Les agglomérations contemporaines sont des organismes vivants qui, dans une équation égale, abritent et engloutissent l'être humain.

Des bâtisses esquissent des quartiers qui deviennent des microcosmes. Leurs immeubles sont des cellules éphémères et mutantes. Plus elles se situent à distance du noyau (centre-ville), plus elles se localisent en membrane externe de la matière vibrante, voire en périphérie, plus leur existence risque de subir l'autorité du changement par argumentation de la croissance et des idéologies politiques. On construit et on détruit pour reconstruire. Les visions urbanistes se succèdent et se brisent ; le décor détériore. Le cycle recommence. Le paysage se présente instable.

Yohanne Lamoulère parle de ce phénomène à travers ses photographies. Elle s'intéresse aux tendances actuelles de réaménagement des quartiers périphériques des villes et des conséquences qui en résultent pour l'habitant. Les concepts pour ces transformations sont le plus souvent polémiques, car ils n'ont pas grandi sur le territoire même, mais ont été importés, voire implantés et imposés. Au moment où l'espace public ne représente plus un lieu de partage défini en communauté, la ville devient une tromperie : « Ici ment la ville » !

Comment exister dans un décor malhonnête? Est-ce un milieu toujours vivable et adapté à l'être humain sachant que chacun porte le besoin de se trouver une place pour ne pas se perdre dans la foule de l'anonymat.

Au cours de son existence, toute personne doit affirmer son individualité. La quête de soi est entre autres favorisée par l'ancrage local et le besoin de s'identifier avec son entourage et le territoire. Le sens de soi est une œuvre non finie. Il s'agit d'un processus en création. Il faut un terrain fertile pour assurer son évolution.

« Sortir du moule. Épouser les formes. »

Yohanne Lamoulère raconte en images cette nécessité de l'individu : Provoquer la confusion, tenir tête au mensonge, désarmer les normes prédéfinies, nager à contre-courant. Enfin, respirer la vie à pleins poumons.

Texte: A. Meyer, Clervaux - cité de l'image
Relecture / correction: A. Tumiotto

Yohanne Lamoulère (*1980) vit et travaille à Marseille (France).

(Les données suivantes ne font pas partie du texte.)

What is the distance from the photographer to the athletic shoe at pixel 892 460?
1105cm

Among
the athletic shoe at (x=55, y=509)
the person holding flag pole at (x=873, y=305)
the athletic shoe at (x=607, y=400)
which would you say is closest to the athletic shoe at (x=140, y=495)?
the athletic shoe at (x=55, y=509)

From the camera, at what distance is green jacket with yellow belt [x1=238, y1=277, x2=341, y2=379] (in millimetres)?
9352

Après une adolescence passée aux Comores, elle est diplômée de l'École nationale supérieure de la photographie d'Arles en 2004. Membre du collectif Tendance Floue, ses thèmes de prédilection sont la périphérie des villes et l'insularité dans ce qu'elle a de protéiforme. Elle publie « Faux Bourgs » aux éditions Le Bec en l'air en 2018, compilation de son travail sur la ville de Marseille. Elle fait également partie du collectif Zirlib avec le metteur en scène Mohamed El Khatib. En 2021, elle prépare son premier film, « L'œil Noir ».